With regard to mortgage notes, it appears to be well settled in the jurisprudence of this State that when such a note is given for a specific debt and payment of the debt is made and the note returned to the maker, both the note and the mortgage become extinguished and no subsequent reissue of the note can revive the mortgage. Mente Co. v. Levy,
It is otherwise when the mortgage note is not for a specific debt, but for future use, and in favor of any future holder. In such a case, the note may be reissued and used as collateral and the accessory right of mortgage preserved intact. Hollingsworth v. Ratcliff,
The notes and mortgage in this case were executed for a specific debt, viz., as part of the purchase price of the property purchased by the relators from David L. Cohn. The Twenty-five Hundred Dollars represented by the mortgage notes was a loan secured by the makers of the notes from F. Prevost Breckenridge and the notes and mortgage were delivered to Breckenridge to evidence the loan. The particular debt represented by the notes was paid by relators, the makers of the notes, to Breckenridge and his wife, the original holders of the notes. By the payment of the original debt evidenced by the notes, the mortgage was extinguished and could not be revived and substituted for a new debt by the reissue of the notes.
It is contended on behalf of the Recorder of Mortgages that inasmuch as at the time the suit was brought the notes payable four and five years after date had not matured, if the notes have not as a matter of fact been destroyed, the Recorder of Mortgages may be forced to defend a suit which may arise as a consequence thereof, and that if the judgment cancelling the mortgage should be held not to protect him, he would be liable for the amount of the notes.
It may well be that, under the clause in the mortgage authorizing the makers of the notes to anticipate the payment thereof, the prepayment of the notes with the agreed premium and the accrued interest, actually had the effect of maturing the notes. But, be that as it may, the evidence *801 abundantly shows not only the payment of the notes and their delivery to the makers, but also the destruction of the notes by the makers.

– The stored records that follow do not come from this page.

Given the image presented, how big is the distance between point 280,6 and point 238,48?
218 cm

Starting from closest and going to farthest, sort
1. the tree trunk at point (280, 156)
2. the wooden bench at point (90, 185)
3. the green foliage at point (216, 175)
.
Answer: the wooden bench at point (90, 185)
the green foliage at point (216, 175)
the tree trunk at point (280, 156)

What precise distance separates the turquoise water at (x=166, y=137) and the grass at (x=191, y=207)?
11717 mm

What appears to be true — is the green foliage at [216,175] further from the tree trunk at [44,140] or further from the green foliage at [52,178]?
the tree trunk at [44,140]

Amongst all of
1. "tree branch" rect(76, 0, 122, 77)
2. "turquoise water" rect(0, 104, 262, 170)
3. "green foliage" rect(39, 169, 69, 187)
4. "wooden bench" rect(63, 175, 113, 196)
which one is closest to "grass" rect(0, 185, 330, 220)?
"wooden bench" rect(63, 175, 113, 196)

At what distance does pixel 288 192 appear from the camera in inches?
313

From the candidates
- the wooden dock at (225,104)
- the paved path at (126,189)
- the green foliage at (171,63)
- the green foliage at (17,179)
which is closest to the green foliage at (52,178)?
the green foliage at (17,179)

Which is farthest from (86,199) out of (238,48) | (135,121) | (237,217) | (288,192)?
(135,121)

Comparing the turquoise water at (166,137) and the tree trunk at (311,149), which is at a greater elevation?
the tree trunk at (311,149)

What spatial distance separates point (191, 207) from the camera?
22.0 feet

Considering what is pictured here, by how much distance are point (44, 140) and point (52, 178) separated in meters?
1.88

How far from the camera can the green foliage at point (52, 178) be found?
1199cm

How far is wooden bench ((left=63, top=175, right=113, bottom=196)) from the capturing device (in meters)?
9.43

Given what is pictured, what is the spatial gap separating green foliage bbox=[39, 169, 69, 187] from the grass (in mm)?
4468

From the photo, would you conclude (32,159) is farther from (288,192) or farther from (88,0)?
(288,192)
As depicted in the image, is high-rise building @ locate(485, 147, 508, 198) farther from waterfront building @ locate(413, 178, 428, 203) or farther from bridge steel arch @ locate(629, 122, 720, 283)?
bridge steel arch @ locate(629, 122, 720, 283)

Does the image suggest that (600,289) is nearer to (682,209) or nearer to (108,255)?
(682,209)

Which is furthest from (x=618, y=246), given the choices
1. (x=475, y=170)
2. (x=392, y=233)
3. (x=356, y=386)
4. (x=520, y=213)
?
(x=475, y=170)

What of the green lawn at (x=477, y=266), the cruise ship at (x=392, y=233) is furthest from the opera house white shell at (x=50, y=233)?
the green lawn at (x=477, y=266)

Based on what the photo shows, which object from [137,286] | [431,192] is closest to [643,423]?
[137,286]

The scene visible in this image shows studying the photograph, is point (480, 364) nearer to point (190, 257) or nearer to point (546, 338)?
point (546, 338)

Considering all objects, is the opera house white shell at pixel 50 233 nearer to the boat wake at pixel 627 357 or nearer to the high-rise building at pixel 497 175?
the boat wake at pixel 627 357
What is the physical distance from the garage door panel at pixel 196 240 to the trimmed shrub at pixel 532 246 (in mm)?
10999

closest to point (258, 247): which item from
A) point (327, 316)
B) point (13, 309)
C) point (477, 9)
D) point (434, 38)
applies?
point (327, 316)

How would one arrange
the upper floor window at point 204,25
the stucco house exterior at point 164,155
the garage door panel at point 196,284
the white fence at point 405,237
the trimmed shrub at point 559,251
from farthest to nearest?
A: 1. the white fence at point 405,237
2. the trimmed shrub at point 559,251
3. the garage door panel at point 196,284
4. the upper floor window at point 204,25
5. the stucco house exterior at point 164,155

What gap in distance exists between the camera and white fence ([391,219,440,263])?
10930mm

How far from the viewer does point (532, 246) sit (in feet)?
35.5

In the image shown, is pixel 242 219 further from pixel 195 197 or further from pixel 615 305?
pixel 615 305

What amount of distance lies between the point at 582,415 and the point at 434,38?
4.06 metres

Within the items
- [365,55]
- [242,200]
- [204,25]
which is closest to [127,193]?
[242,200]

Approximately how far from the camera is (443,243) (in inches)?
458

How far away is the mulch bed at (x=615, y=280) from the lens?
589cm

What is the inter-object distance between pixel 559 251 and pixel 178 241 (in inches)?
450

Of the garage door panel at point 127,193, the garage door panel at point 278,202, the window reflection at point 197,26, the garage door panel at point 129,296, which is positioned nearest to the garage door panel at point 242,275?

Article 2279 of the Civil Code, which is relied on by the Recorder of Mortgages in support of his demand for an indemnity bond, provides that in cases where parties are seeking to recover on lost or destroyed instruments, "the judge may, if required, order reasonable security to be given to indemnify the party against the appearance of the instrument, in case circumstances render it necessary."
As the Recorder of Mortgages might be held in damages for cancelling a mortgage without proper authority, there is no doubt that where circumstances require it he might exact an indemnity bond. But the article of the Civil Code does not declare that such a bond can be exacted in every case.
In view of the facts disclosed by the record, it does not appear that this case is one in which relators ought to be required to give the bond demanded by the Recorder of Mortgages. These facts are that the notes were given for a specific purpose; that their payment was anticipated as provided in the contract; that they were paid to the original holder who delivered them to the makers; that by their payment both notes and mortgage were extinguished; that the notes themselves were marked paid, and that they were actually destroyed by the makers.
The Recorder of Mortgages, in case of serious doubt, has the right to compel parties to resort to the courts in order *802
to have it judicially determined whether or not a mortgage should be cancelled. Succession of Viard,
For the reasons assigned, the judgment appealed from is affirmed, relators to pay all costs of suit.